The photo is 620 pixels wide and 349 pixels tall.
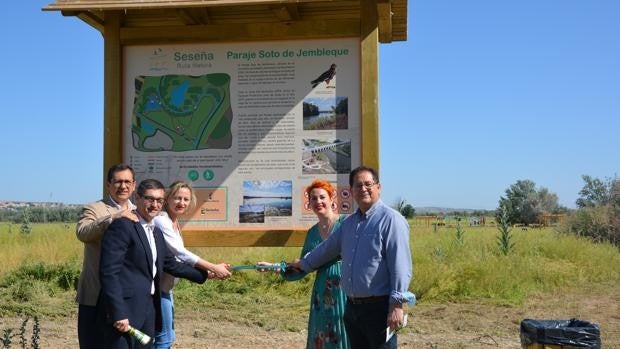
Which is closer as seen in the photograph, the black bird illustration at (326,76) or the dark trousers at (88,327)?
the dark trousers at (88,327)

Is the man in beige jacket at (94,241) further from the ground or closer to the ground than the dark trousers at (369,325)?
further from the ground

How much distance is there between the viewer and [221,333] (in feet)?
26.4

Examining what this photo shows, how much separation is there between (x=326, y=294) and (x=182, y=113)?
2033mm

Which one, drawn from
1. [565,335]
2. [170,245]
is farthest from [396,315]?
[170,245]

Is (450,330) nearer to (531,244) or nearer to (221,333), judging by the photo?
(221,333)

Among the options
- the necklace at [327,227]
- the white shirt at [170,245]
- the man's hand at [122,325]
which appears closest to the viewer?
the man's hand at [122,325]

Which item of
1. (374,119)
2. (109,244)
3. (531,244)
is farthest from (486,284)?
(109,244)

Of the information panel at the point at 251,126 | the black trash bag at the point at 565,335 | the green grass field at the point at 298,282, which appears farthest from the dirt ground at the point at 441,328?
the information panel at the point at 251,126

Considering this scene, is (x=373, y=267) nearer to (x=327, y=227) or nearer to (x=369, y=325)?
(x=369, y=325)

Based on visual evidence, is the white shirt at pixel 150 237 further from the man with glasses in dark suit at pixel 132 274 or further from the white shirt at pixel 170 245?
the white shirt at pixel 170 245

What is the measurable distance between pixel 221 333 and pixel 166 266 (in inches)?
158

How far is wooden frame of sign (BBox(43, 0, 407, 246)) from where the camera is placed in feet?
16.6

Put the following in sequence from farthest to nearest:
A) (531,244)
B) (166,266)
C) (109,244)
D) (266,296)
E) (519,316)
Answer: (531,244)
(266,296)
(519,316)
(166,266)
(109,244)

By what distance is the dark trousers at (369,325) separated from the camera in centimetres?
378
--
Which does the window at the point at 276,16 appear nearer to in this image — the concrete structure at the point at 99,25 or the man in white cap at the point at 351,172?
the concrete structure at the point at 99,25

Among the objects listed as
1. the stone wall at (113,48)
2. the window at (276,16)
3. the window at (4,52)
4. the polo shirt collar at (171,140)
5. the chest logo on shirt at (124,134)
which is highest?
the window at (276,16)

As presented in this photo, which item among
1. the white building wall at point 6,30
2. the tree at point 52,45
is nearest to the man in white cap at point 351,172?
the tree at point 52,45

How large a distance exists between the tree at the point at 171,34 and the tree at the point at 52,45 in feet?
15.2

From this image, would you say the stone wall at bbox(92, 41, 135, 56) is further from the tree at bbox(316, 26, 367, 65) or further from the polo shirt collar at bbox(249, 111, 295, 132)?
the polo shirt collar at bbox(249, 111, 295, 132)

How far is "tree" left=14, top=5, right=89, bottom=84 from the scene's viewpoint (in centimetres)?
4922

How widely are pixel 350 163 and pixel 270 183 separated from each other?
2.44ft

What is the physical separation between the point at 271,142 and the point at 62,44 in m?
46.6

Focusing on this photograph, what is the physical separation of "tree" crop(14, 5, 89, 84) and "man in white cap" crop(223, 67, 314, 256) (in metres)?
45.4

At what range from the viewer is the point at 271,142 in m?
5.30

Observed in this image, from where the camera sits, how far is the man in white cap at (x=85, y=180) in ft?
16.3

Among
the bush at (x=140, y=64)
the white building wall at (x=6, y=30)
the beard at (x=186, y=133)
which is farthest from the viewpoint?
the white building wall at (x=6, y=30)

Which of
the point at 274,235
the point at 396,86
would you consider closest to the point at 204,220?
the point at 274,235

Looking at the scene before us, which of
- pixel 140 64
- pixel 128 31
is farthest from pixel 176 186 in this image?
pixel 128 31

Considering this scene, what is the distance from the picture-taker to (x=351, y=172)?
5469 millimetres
* * *
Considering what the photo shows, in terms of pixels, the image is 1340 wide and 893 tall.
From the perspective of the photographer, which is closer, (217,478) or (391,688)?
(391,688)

The exercise
Please select every line in the records above that contains the word "panel", and copy each one out in full.

Complete answer
Of the information panel at the point at 251,126 | the black trash bag at the point at 565,335 | the green grass field at the point at 298,282, which appears farthest from the dirt ground at the point at 441,328?
the information panel at the point at 251,126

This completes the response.